You have bought a new trailer and you are ready to start out for the first time. Here are a few tips for towing your trailer safely. Remember handling characteristics will be startlingly different so practicing on quiet roads till you get a feel for how your vehicle responds both forwards and reversing. When turning while towing a trailer you must learn to compensate for a much wider turn. The trailers wheels will be much closer to the curb than the towing vehicles. The trailer will bump onto the curb if great care is not taken. Always look at your vehicle handbook before fixing on towing equipment.

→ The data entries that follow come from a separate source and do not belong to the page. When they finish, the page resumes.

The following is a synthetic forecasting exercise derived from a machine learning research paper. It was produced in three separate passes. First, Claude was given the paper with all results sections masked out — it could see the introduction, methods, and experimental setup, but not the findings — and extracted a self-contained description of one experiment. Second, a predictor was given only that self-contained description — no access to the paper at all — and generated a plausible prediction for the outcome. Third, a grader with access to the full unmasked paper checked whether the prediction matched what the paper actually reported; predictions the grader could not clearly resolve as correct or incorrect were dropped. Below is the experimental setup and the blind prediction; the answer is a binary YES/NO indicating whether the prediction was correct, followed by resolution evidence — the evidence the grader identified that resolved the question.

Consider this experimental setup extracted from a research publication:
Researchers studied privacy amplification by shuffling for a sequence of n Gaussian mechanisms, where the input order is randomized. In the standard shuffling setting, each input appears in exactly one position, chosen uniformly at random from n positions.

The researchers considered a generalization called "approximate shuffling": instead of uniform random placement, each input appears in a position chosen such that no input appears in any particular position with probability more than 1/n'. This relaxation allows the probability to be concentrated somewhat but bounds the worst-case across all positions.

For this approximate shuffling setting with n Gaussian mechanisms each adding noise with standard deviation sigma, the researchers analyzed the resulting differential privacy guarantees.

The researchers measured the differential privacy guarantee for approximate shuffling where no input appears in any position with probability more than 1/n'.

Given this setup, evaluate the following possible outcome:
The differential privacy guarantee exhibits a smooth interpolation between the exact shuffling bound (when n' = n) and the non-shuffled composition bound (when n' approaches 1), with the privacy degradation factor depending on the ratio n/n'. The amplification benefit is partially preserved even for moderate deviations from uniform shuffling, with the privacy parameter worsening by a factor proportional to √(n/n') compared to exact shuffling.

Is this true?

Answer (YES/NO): YES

Always drive at moderate speeds when towing. Some states even have laws and regulations for driving a certain speed below the posted limit when towing a trailer. Just be sure to leave plenty of time for your trip and do not get in a hurry. This will also put less strain on your towing vehicle and may help in avoiding breakdowns. Also, driving at moderate speeds can help to avoid trailer sway.

Planning ahead is essential as your braking distance will be increased so anticipate and brake early to avoid harsh braking or worse not being able to stop in time. Heavy braking can cause jack knifing and loss of control.

Travelling on a bumpy road can cause an effect known as floating and the only way to avoid this is to reduce speed. There are other problems in dealing with other traffic and wind conditions. Large vehicles can cause wind shifts as they pass you. Just keep your hands firmly on the wheel and avoid panicking. If your trailer starts swaying, do not brake sharply and try to reduce speed gently using the gears.

When overtaking allow extra distance to do within and never uphill. Signal well in advance and start to accelerate earlier and remember your tow vehicle will need much more time to pass when carrying a load. Make sure there is plenty of time to avoid oncoming traffic and leave plenty of clearance before moving back into your lane. You do not want to hit the vehicle your passing with your trailer.

When travelling on roads with soft shoulders, avoid getting the trailer wheels off the pavement. Contacting the soft shoulder can cause the trailer to start to sway. If it happens, do not panic. Do not try to steer right back onto the pavement or hard surface. Take your foot off the gas pedal but do not hit the tow vehicles brakes. Activate the trailer brakes by hand and easily tap your vehicle brakes. Downshift if possible. When you have reached a much slower speed and your trailer is under control, gradually ease the wheels back onto the road.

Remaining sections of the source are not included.